To do:
The listing must be reproduced in full, exactly as it stands.

Materials provided:
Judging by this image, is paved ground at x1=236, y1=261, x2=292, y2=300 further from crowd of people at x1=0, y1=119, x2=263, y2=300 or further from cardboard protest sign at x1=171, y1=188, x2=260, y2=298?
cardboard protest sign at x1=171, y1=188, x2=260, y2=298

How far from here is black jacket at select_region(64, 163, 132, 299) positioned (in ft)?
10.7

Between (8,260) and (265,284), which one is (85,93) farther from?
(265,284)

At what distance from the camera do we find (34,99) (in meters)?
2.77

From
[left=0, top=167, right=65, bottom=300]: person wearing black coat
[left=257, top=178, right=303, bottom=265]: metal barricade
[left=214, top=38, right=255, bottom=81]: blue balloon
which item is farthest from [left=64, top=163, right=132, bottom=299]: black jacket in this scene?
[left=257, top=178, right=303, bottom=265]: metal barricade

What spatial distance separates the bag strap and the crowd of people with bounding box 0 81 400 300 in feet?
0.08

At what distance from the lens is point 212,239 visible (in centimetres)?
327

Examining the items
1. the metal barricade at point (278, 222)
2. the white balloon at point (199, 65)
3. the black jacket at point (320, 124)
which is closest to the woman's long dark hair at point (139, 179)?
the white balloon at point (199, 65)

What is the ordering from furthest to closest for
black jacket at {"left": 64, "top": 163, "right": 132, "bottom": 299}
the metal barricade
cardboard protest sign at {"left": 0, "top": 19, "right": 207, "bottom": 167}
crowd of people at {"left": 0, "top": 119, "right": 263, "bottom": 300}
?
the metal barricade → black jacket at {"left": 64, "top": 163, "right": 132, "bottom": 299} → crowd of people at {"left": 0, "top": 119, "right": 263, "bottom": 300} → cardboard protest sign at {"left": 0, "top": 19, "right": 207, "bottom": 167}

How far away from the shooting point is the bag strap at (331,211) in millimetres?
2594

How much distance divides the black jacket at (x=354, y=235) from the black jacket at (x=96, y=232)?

Output of the exercise:
Judging by this image, is paved ground at x1=236, y1=261, x2=292, y2=300 further from crowd of people at x1=0, y1=119, x2=263, y2=300 or further from cardboard protest sign at x1=171, y1=188, x2=260, y2=298?
cardboard protest sign at x1=171, y1=188, x2=260, y2=298

How far from here is black jacket at select_region(64, 163, 132, 299) positioned (in ft)?
10.7

Between (8,260) and (265,284), which one is (85,93) farther from?
(265,284)

At what distance from the camera do we find (34,99) (in meters)?
2.77

From
[left=0, top=167, right=65, bottom=300]: person wearing black coat
[left=257, top=178, right=303, bottom=265]: metal barricade
[left=214, top=38, right=255, bottom=81]: blue balloon
which item is farthest from [left=64, top=163, right=132, bottom=299]: black jacket in this scene?
[left=257, top=178, right=303, bottom=265]: metal barricade

What spatial distance separates the bag strap and the crowd of people with bounding box 0 81 400 300 in feet?
0.08

At what distance from the lens is point 212,239 visible (in centimetres)?
327

Examining the items
1. the metal barricade at point (278, 222)
2. the white balloon at point (199, 65)
3. the black jacket at point (320, 124)
which is closest to the woman's long dark hair at point (139, 179)?
the white balloon at point (199, 65)

What is the ordering from furthest to closest for
black jacket at {"left": 64, "top": 163, "right": 132, "bottom": 299}
the metal barricade
cardboard protest sign at {"left": 0, "top": 19, "right": 207, "bottom": 167}
crowd of people at {"left": 0, "top": 119, "right": 263, "bottom": 300}
?
the metal barricade → black jacket at {"left": 64, "top": 163, "right": 132, "bottom": 299} → crowd of people at {"left": 0, "top": 119, "right": 263, "bottom": 300} → cardboard protest sign at {"left": 0, "top": 19, "right": 207, "bottom": 167}

How far away from the shooting point is the bag strap at (331,211) in millimetres?
2594

How much distance divides the black jacket at (x=354, y=235) from the black jacket at (x=96, y=232)?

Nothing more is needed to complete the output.